John,
Today, neighbors across the
district received a new attack mailer from Dean Preston and the
Tenants Union that shamelessly distorts our
Supervisor Vallie Brown’s housing history, criticizing her purchase
with friends of a small apartment building in 1994. We want you to
know the facts.
FACT: This was 25 years
ago and Vallie’s opponents are trying to distort the
record.
In 1994, Vallie and her
friends banded together to buy a small apartment building in the Lower
Haight, after living communally in SOMA warehouses and getting evicted
regularly.
FACT: Vallie and her young artist friends scraped
together a few thousand dollars to buy a small apartment building in
the Lower Haight.
Pooling what little they had and
asking generous friends for down-payment loans, Vallie and her friends
were able to pool enough money to secure a mortgage on a $275,000
building that was in probate court.
FACT: The building had fallen into disrepair and the
tenants refused to pay rent.
Vallie and her friends bought the
building without knowing the whole story inside. The building was in
complete disrepair and tenants had not paid rent in years. People came
and went from the building, and one unit was being used just for
storage.
FACT: Tenants were asked to stay, but refused because
staying would mean paying rent.
The reality is that the rent the
tenants were asked to pay was less than market rate or whatever they
could afford, but they still declined. This was in the 1990s when the
neighborhood was depressed and the typical rent was less than $400 per
month.
FACT: For over 20 years, Vallie took care of the
small apartment building and was the last of the original group of
friends to leave.
Over the years, through the ups and
downs, they shared and rented the building with low-income artists,
Section 8 recipients, friends, and nonprofit workers. In 2014, after
Vallie’s partner of 16 years died, she finally sold her home of 20
years. As her friends had moved on over the years, Vallie had secured
additional loans from the bank to cover their shares, which left her
with just enough equity to buy a new home for herself.

Supplied data →
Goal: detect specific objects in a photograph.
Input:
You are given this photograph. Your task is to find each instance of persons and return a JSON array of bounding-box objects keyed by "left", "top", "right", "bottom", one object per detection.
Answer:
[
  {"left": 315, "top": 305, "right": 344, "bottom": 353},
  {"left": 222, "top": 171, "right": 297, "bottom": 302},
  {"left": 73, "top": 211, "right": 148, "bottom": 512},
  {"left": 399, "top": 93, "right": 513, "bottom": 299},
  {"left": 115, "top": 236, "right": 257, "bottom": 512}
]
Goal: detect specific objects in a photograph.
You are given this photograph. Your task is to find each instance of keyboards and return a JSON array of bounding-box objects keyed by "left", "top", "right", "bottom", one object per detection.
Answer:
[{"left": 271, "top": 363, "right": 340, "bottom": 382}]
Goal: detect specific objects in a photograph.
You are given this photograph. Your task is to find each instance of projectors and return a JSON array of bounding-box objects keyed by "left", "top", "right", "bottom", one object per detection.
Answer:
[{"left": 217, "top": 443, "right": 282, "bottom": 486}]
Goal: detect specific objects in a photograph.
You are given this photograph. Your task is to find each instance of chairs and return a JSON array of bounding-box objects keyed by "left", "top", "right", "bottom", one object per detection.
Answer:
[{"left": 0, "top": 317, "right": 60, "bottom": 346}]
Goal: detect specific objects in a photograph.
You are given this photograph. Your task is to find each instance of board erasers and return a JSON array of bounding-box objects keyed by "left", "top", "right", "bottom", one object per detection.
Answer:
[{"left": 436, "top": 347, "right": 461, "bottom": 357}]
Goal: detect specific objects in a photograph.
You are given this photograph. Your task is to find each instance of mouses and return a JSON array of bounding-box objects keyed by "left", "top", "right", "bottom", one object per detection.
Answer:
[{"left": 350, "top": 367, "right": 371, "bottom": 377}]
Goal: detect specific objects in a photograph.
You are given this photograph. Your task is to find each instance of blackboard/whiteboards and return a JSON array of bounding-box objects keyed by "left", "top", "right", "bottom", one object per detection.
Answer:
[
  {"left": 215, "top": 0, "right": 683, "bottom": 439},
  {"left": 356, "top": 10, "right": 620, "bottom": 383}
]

Set task →
Using the email above about Vallie Brown's housing history, please state the price of the Lower Haight apartment building she and her friends bought.

Completed exercise →
$275,000